Why Chiquita Chose SaaS Apps from Upstart Workday

08.04.2009

Even though the Tier 1 vendors that Singh had brought into the vendor-selection process knew where he stood, they weren't going to walk away quietly from the potential deal. "Naturally, the incumbent software vendors today are trying to create some FUD around on-demand and SaaS," Singh says. "Certainly we saw and felt that, because SaaS is a threat to the ongoing business model of these companies."

Singh has become even more resolute about the merits of SaaS after the selection process. "I'm a strong believer that the current software-license model is broken; it is favoring the vendors, and it's not favoring the customer," he says. "For the most part, I don't believe I'm getting the value for what I'm paying for." The most aggravating fact is that with an HR and ERP-type solution, Singh says he's paying every year for the potential to upgrade the product even though, realistically, he's likely to upgrade every five or seven years. "That's not where I want to spend my dollars," he adds.

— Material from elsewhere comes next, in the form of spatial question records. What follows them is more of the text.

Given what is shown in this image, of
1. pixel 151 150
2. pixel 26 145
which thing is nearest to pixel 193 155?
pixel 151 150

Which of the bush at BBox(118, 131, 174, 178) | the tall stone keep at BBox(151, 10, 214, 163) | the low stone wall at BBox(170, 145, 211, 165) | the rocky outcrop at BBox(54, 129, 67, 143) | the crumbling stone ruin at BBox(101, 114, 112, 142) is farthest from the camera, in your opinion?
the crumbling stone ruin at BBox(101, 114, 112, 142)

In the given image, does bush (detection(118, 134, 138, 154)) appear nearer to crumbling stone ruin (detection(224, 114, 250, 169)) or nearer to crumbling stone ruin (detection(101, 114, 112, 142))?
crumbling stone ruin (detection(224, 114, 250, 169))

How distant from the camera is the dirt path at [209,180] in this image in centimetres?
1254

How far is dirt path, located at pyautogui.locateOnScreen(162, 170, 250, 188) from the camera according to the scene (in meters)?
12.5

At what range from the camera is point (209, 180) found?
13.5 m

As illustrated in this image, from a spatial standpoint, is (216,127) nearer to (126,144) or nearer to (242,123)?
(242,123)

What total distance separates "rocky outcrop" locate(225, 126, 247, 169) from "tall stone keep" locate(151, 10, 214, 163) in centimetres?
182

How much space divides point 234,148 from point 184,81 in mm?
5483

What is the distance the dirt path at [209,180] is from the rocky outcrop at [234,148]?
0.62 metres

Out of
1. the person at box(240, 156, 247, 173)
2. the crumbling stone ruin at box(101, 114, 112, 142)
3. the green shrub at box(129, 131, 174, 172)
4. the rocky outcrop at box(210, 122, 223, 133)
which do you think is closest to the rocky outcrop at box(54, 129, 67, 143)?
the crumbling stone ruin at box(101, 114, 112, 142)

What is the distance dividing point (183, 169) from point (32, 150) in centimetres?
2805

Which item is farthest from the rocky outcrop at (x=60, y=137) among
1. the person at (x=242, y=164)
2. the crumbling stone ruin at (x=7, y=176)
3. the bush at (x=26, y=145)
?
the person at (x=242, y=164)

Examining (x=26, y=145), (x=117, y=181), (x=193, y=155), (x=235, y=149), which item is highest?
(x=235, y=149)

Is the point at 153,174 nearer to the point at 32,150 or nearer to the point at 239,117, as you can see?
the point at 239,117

During vendor negotiations with the Tier 1 providers in late 2007, depending on how aggressive they wanted to get, some vendors would keep lowering the license costs to try to seal the deal, Singh says. "But then we came back to maintenance costs and implementation costs, which really, again, were the big drivers around why it became cost-prohibitive for us," Singh says. "The economics didn't work."

Time to Walk the Walk

Four months after commencing the vendor-selection process, Chiquita settled on Workday's Human Capital Management application and began implementation in early 2008, becoming Workday's first Fortune 500 customer. (Workday has since signed a larger deal with Flextronics, with 150,000 employees in 30 countries.) Forrester's Wang says landing Chiquita "was definitely a big deal."